NASA originally hoped to launch Discovery on its 39th and final mission Nov. 1, but a series of technical problems caused repeated delays. After a gaseous hydrogen leak in an external tank vent arm derailed a launch attempt Nov. 5, engineers discovered cracks in two adjacent stringers making up the ribbed intertank compartment that separates the tank's liquid oxygen and hydrogen sections.

The vent line has since been repaired, but the crack issue has proven much more difficult to resolve. Engineers believe normal shrinkage due to ultra-low-temperature propellants, coupled with stresses built into the tank, caused the two stringers to crack near the top of the intertank.

What might have caused the presumed built-in stress, or pre load, is not yet known. But before Discovery can be cleared for another launch attempt, engineers must show the tank can withstand the rigors of fueling and launch without developing similar, or worse, cracks that could lead to the loss of foam insulation or compromise the structural integrity of the tank.

As of this writing, sources say the most likely scenario is an instrumented fueling test followed by a roll back to the Vehicle Assembly Building where platforms can be put in place to give engineers better access to the entire circumference of the intertank.
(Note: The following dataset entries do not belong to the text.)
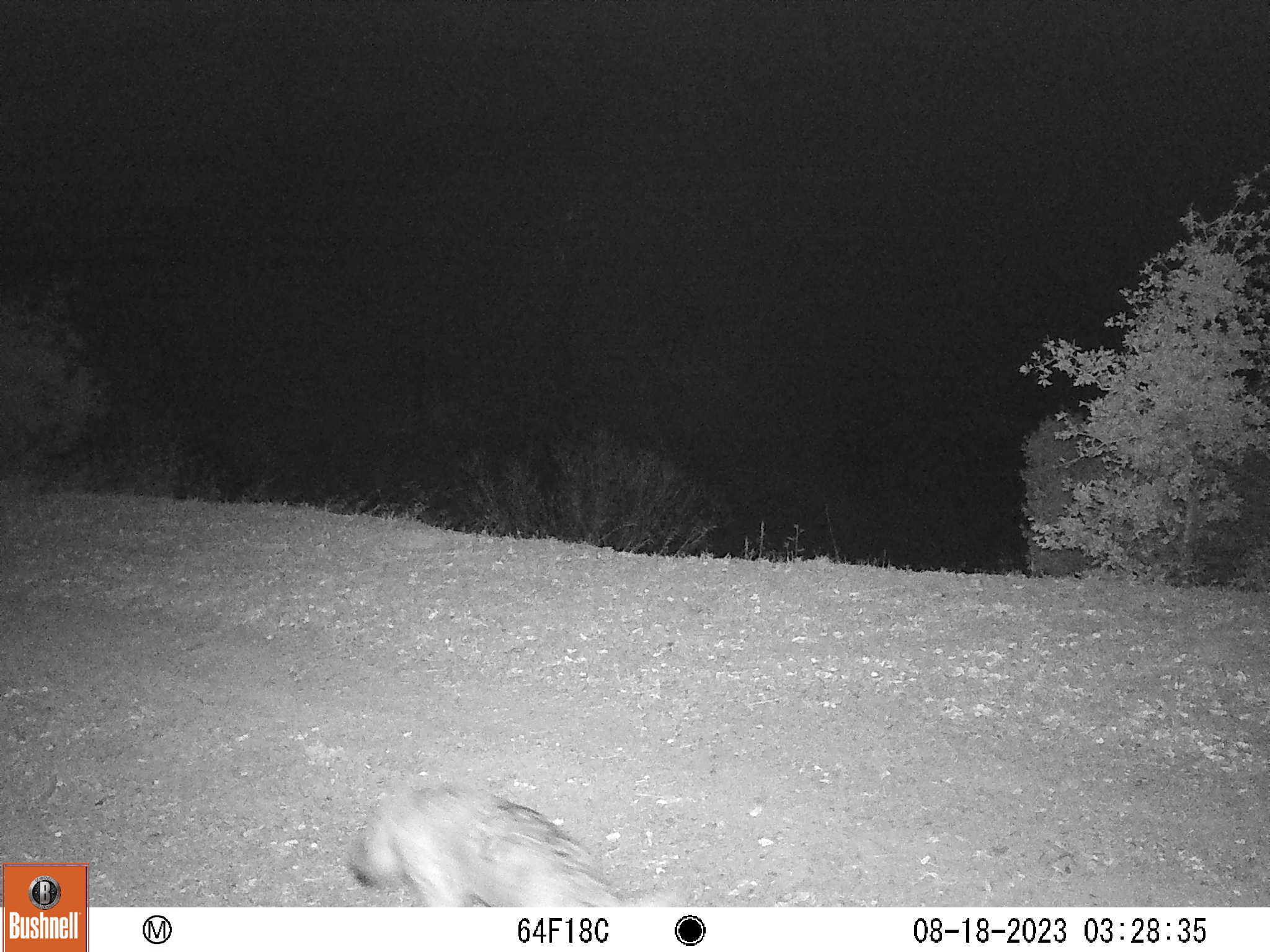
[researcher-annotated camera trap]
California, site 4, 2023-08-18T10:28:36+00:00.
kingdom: Animalia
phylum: Chordata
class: Mammalia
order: Carnivora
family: Canidae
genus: Canis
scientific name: Canis latrans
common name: coyote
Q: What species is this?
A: Coyote (Canis latrans).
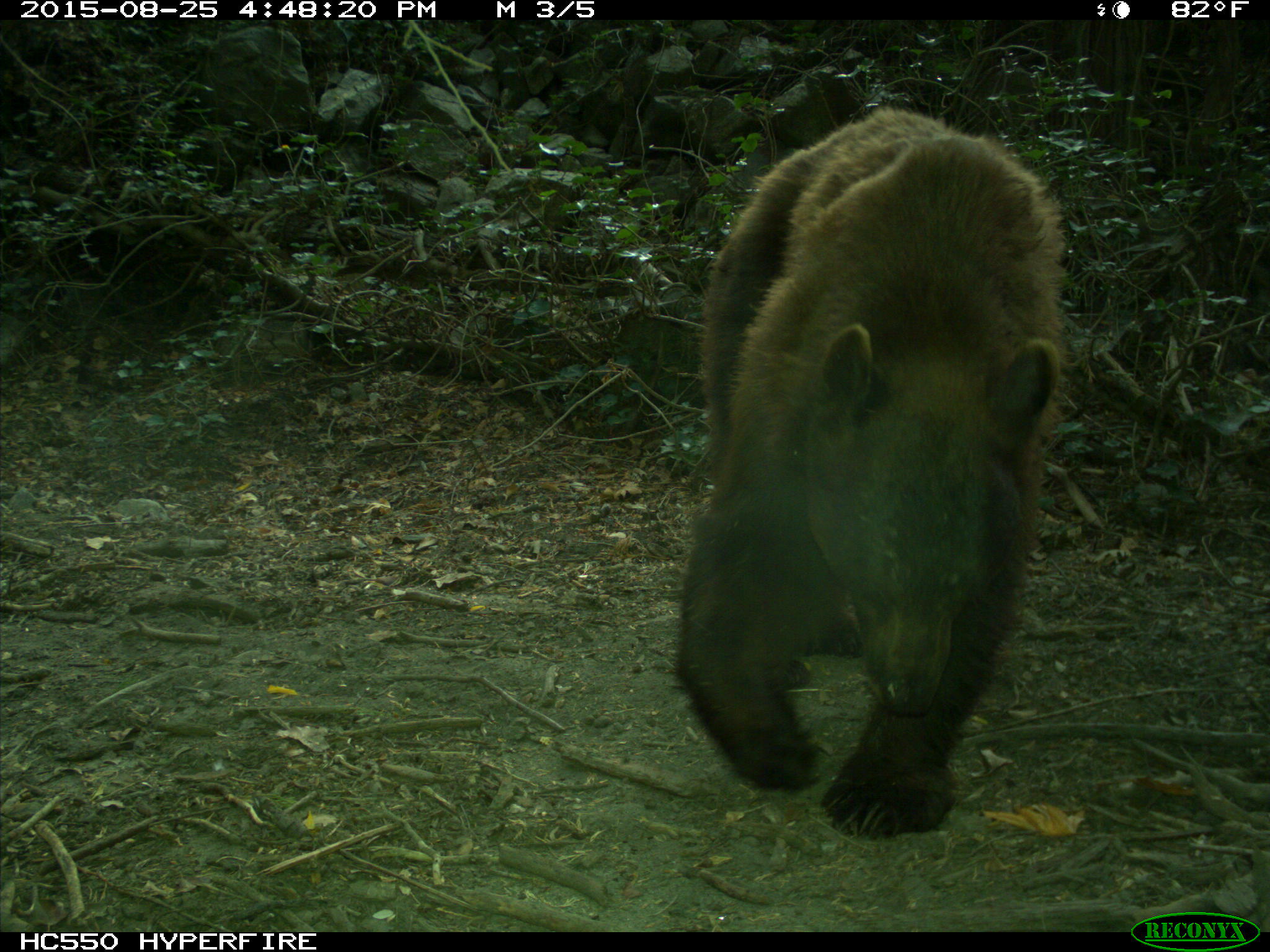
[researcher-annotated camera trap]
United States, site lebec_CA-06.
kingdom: Animalia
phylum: Chordata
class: Mammalia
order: Carnivora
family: Ursidae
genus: Ursus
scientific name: Ursus americanus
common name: american black bear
Using sophisticated scanners, technicians then could closely inspect all of the stringers and their connections to other structural components to make sure no new cracks formed during exposure to low temperatures.

At the same time, structural braces called doublers are being prepared that could be attached to beef up any suspect or damaged stringers. But a roll back to the VAB would delay launch to the next window in February and NASA managers have not yet officially taken that step.